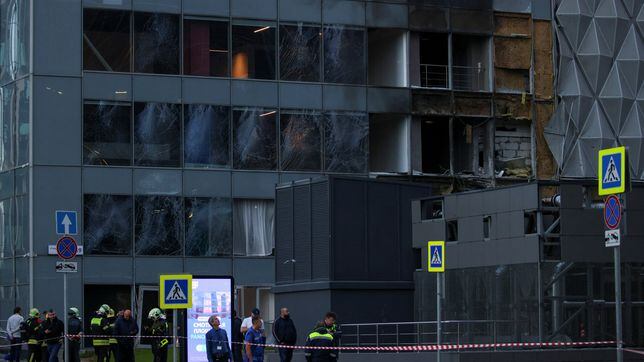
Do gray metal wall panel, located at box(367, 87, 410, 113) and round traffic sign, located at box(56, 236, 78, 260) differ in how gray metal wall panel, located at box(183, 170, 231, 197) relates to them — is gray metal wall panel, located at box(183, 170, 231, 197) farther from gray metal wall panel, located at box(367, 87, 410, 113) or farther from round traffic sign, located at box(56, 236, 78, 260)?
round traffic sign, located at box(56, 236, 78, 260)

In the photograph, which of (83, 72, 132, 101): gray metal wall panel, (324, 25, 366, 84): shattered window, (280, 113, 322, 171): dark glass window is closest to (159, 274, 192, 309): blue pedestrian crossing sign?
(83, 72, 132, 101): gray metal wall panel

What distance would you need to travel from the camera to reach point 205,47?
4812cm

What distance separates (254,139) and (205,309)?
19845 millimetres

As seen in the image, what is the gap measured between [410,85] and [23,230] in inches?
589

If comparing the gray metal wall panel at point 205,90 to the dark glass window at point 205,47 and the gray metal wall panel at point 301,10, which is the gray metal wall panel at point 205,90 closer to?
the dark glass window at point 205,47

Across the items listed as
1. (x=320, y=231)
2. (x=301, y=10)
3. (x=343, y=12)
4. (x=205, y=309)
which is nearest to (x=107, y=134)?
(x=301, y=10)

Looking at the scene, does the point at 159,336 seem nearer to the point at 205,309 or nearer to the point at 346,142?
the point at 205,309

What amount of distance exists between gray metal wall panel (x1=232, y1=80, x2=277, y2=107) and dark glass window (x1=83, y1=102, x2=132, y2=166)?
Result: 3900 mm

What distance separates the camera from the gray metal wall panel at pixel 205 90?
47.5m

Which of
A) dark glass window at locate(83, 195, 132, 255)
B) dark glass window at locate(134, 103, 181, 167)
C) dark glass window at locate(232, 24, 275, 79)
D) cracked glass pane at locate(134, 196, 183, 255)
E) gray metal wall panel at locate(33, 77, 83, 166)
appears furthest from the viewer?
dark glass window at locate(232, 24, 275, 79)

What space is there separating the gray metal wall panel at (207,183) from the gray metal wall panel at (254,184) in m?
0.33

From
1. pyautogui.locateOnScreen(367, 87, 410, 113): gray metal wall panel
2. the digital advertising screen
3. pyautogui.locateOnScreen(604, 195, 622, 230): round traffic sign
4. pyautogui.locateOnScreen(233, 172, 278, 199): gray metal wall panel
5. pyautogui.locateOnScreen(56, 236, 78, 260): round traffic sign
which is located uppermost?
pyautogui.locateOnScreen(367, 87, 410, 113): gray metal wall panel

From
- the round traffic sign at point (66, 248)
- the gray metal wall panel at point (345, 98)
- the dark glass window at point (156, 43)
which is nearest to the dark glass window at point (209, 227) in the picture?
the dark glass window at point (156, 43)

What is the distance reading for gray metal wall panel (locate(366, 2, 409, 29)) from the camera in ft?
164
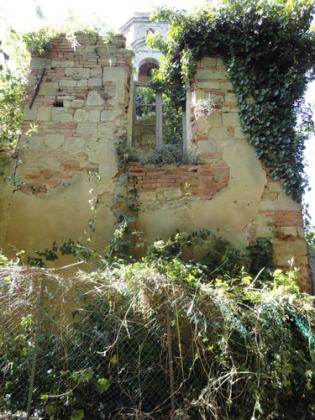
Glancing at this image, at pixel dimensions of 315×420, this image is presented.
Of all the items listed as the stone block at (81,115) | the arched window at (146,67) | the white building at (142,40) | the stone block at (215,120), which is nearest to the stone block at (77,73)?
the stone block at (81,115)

THE PROBLEM:
All of the data above should be quoted exactly, except for the pictures.

SOLUTION:
Do gray metal wall panel, located at box(367, 87, 410, 113) and round traffic sign, located at box(56, 236, 78, 260) differ in how gray metal wall panel, located at box(183, 170, 231, 197) relates to them — is gray metal wall panel, located at box(183, 170, 231, 197) farther from gray metal wall panel, located at box(367, 87, 410, 113) or farther from round traffic sign, located at box(56, 236, 78, 260)?
round traffic sign, located at box(56, 236, 78, 260)

In the photograph, which of (83, 72, 132, 101): gray metal wall panel, (324, 25, 366, 84): shattered window, (280, 113, 322, 171): dark glass window is closest to (159, 274, 192, 309): blue pedestrian crossing sign?
(83, 72, 132, 101): gray metal wall panel

What distance would you need to travel from the camera to reach point 205,47?
4812cm

What distance separates (254,139) and (205,309)?
19845 millimetres

As seen in the image, what is the gap measured between [410,85] and [23,230] in inches?
589

If comparing the gray metal wall panel at point 205,90 to the dark glass window at point 205,47 and the gray metal wall panel at point 301,10, which is the gray metal wall panel at point 205,90 closer to?
the dark glass window at point 205,47

Across the items listed as
1. (x=320, y=231)
2. (x=301, y=10)
3. (x=343, y=12)
4. (x=205, y=309)
which is nearest to (x=107, y=134)?
(x=301, y=10)

Looking at the scene, does the point at 159,336 seem nearer to the point at 205,309 or nearer to the point at 346,142?
the point at 205,309

What amount of distance exists between gray metal wall panel (x1=232, y1=80, x2=277, y2=107) and dark glass window (x1=83, y1=102, x2=132, y2=166)?
Result: 3900 mm

What distance separates the camera from the gray metal wall panel at pixel 205 90?
47.5m

Which of
A) dark glass window at locate(83, 195, 132, 255)
B) dark glass window at locate(134, 103, 181, 167)
C) dark glass window at locate(232, 24, 275, 79)
D) cracked glass pane at locate(134, 196, 183, 255)
E) gray metal wall panel at locate(33, 77, 83, 166)
appears furthest from the viewer?
dark glass window at locate(232, 24, 275, 79)

What space is there separating the gray metal wall panel at (207,183) from the gray metal wall panel at (254,184) in m?
0.33

From
1. pyautogui.locateOnScreen(367, 87, 410, 113): gray metal wall panel
2. the digital advertising screen
3. pyautogui.locateOnScreen(604, 195, 622, 230): round traffic sign
4. pyautogui.locateOnScreen(233, 172, 278, 199): gray metal wall panel
5. pyautogui.locateOnScreen(56, 236, 78, 260): round traffic sign
which is located uppermost?
pyautogui.locateOnScreen(367, 87, 410, 113): gray metal wall panel

From
- the round traffic sign at point (66, 248)
- the gray metal wall panel at point (345, 98)
- the dark glass window at point (156, 43)
which is nearest to the dark glass window at point (209, 227) in the picture?
the dark glass window at point (156, 43)

What is the distance reading for gray metal wall panel (locate(366, 2, 409, 29)) from the camera in ft?
164
Glancing at this image, at pixel dimensions of 315×420, this image is presented.
Of all the items listed as the stone block at (81,115) | the arched window at (146,67) | the white building at (142,40) | the stone block at (215,120), which is nearest to the stone block at (77,73)?
the stone block at (81,115)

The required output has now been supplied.